Support wanes for U.S. war in Afghanistan as doubts grow

Our 9-year-old war in Afghanistan has long had its critics. But now, a number of former officials who once supported the war — or were at least willing to give the U.S. military time to see if it could be won — are questioning whether the benefit of stabilizing Afghanistan is worth the daunting cost.

The doubters include Richard N. Haass, president of the Council on Foreign Relations, the closest thing the United States has to an official "foreign policy establishment"; Leslie H. Gelb, his predecessor; and Robert D. Blackwill, a former aide to President George W. Bush.

"The current strategy isn't working, and it's costing roughly $100 billion a year," Haass, a former aide to then-Secretary of State Colin L. Powell, told me last week. "It's time for a major recalibration: not an immediate withdrawal but a significant scaling down of our ambitions."

And last week, a group of 46 foreign policy experts issued a joint report arguing that the goal of building a unified, stable Afghanistan is beyond the ability of the United States, and unnecessary to boot. The panel, the Afghanistan Study Group, included both longtime critics of the war and some who supported U.S. policy until recently.

"A U.S. military victory over the Taliban is simply not necessary to protect U.S. interests," said one of its members, Paul R. Pillar, a former CIA counter-terrorism official.

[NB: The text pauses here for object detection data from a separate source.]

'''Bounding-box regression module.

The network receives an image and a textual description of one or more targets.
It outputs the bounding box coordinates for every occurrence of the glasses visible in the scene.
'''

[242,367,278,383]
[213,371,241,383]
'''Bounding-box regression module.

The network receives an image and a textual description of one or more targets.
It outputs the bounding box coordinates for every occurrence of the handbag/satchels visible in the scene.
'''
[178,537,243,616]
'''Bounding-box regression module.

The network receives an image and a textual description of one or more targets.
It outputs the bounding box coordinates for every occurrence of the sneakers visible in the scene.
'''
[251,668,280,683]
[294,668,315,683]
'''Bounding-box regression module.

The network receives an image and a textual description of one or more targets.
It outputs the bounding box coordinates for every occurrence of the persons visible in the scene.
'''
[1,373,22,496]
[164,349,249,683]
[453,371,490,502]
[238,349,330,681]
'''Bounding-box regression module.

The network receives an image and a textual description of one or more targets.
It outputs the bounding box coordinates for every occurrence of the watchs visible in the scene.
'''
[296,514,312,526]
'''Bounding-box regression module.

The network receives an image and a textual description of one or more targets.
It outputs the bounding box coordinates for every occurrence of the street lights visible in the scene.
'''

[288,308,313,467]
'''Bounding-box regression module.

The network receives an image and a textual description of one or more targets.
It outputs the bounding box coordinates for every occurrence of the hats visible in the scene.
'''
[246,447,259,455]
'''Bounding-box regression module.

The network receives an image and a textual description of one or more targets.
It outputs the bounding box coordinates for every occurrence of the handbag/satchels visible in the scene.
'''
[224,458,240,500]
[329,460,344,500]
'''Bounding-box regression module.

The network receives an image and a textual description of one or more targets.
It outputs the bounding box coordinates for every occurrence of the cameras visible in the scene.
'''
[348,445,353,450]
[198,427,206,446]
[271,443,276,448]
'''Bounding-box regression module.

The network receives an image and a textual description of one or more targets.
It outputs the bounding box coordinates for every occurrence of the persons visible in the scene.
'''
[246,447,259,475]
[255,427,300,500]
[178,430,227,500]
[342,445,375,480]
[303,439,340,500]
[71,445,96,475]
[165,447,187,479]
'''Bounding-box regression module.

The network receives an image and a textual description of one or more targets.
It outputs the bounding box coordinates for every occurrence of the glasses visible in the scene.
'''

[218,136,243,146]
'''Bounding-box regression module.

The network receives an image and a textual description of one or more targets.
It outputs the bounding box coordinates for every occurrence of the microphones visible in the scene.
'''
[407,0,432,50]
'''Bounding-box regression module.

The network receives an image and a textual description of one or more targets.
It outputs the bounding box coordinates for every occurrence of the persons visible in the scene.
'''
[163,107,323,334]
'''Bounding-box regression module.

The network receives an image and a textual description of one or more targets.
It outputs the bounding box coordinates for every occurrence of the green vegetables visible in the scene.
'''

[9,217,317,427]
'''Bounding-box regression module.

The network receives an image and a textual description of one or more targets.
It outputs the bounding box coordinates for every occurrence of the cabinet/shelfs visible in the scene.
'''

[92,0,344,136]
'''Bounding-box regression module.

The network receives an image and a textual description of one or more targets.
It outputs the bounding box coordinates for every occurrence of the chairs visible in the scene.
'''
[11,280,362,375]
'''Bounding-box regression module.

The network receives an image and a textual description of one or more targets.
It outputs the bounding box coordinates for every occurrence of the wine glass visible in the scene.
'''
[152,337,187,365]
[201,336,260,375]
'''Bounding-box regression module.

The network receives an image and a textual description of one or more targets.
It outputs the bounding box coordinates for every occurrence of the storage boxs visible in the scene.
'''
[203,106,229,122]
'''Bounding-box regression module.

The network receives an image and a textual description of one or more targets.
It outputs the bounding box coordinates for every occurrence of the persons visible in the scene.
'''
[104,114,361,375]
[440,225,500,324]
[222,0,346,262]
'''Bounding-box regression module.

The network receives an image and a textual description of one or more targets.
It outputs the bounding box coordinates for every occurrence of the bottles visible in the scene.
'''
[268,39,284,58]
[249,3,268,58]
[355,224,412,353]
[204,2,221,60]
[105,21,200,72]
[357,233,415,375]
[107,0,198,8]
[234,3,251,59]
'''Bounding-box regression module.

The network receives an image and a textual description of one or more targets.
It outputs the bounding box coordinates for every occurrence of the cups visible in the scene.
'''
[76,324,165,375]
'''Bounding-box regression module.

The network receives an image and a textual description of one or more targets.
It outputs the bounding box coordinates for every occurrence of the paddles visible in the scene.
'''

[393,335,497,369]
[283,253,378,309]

In the general public, of course, support for the war in Afghanistan has been declining for at least four years. In a CNN poll this month, 57% of respondents said they opposed the war; only 41% said they favored it. But that was to be expected as the war dragged on and casualties rose.

"Elite" opinion is harder to measure. Who counts as a member of the foreign policy elite anyway? But looking only at people who have held, or might soon hold, foreign policy jobs in Republican or Democratic administrations, you find increasing skepticism about whether the war is winnable.